* [Records for the exercise]
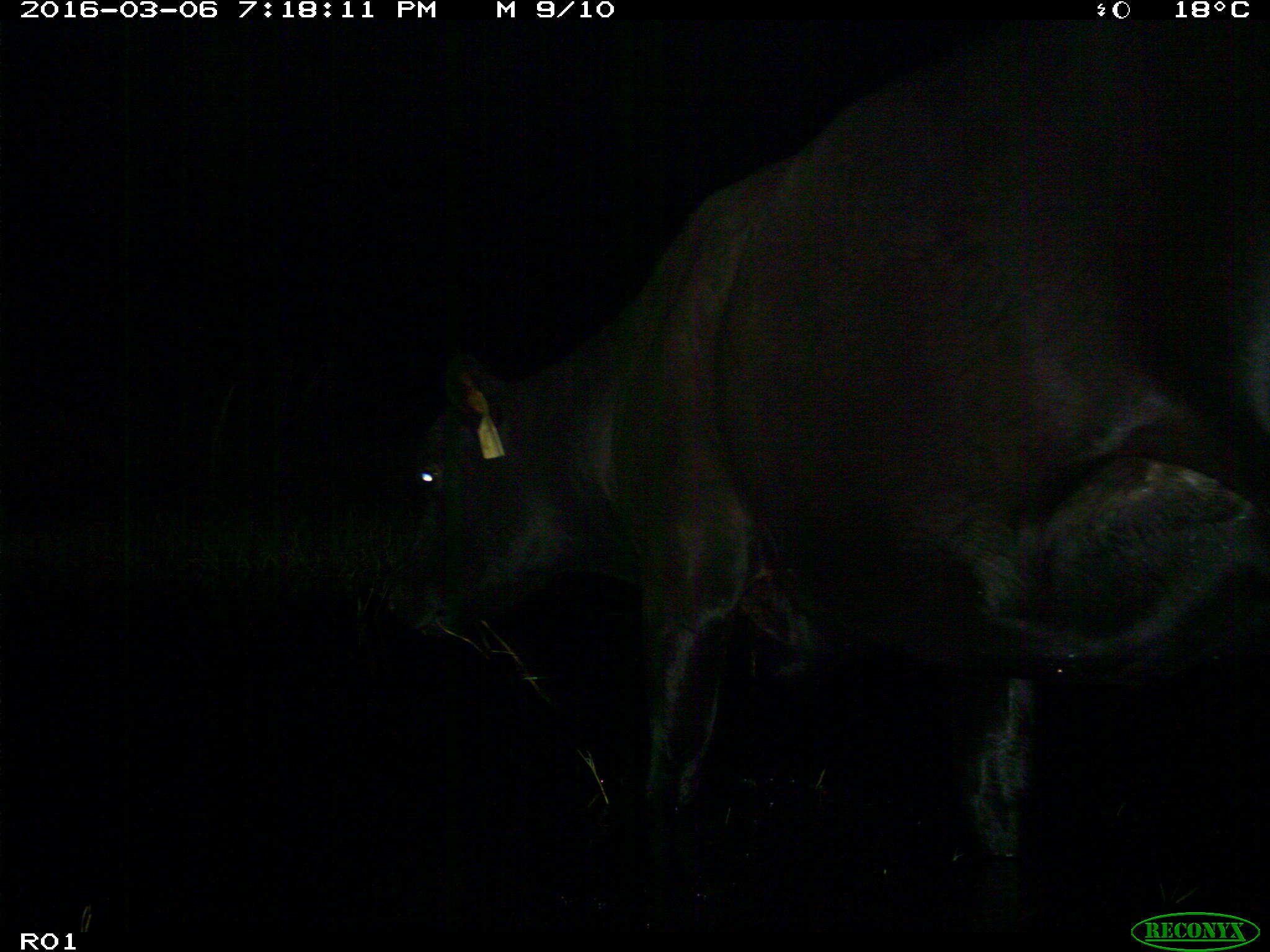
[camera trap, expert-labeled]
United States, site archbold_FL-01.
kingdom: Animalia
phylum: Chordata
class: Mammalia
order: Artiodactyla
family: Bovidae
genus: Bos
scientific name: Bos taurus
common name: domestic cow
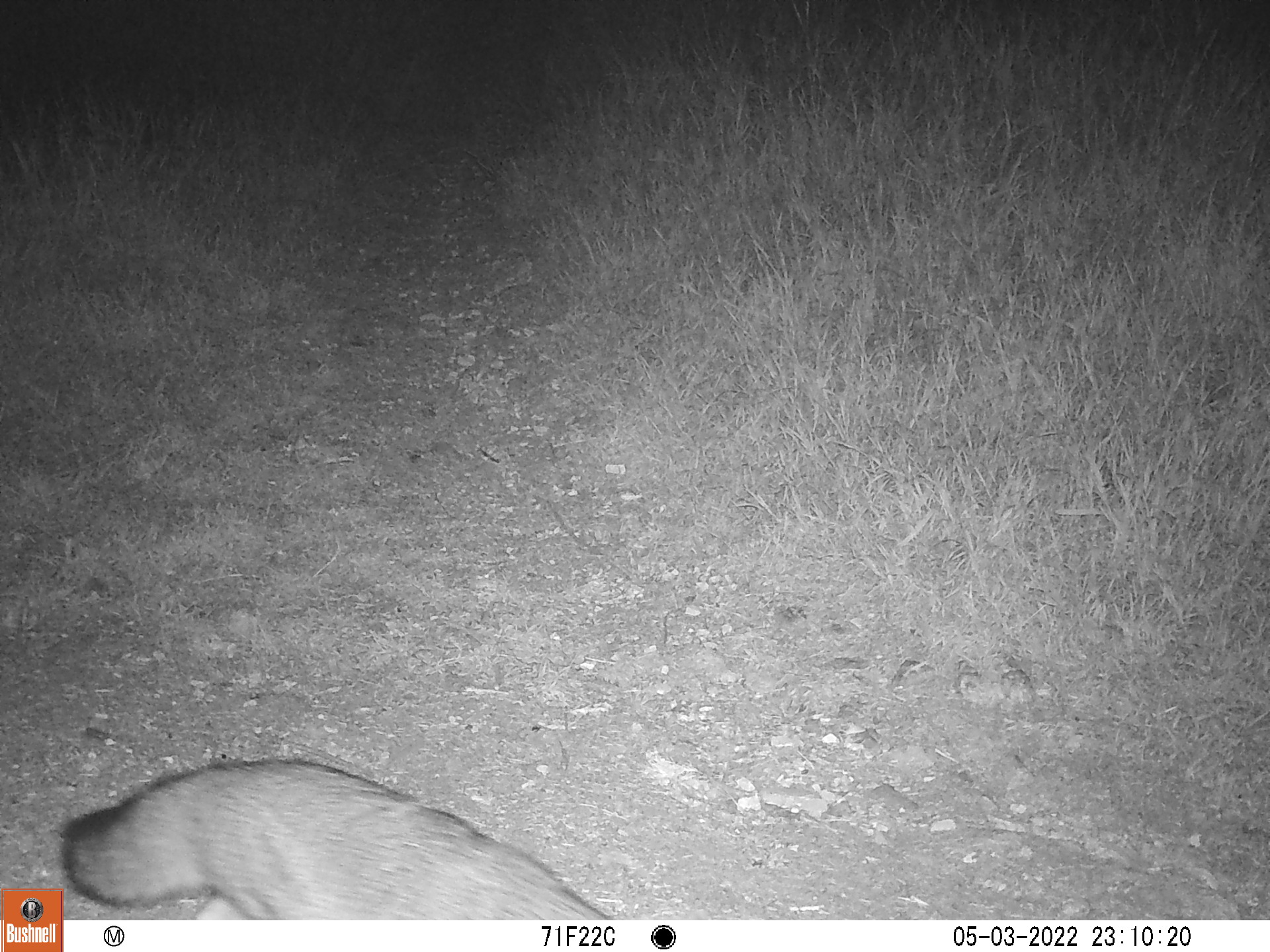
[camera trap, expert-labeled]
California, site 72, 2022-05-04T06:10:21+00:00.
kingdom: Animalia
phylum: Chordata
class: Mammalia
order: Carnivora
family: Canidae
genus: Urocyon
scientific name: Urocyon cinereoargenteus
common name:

...

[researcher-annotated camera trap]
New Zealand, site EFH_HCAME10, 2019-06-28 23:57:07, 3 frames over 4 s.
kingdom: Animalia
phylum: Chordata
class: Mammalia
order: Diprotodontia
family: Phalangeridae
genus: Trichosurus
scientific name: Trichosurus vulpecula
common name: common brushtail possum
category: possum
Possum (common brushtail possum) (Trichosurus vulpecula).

==

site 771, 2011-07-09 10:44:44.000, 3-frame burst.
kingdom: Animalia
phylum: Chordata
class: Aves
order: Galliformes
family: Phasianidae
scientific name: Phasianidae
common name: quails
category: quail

* [What to do]
Please return the lines above that run from the line containing "class: Aves" to the line containing "category: quail", inclusive, exactly and with no other lines.

* [Result of the task]
class: Aves
order: Galliformes
family: Phasianidae
scientific name: Phasianidae
common name: quails
category: quail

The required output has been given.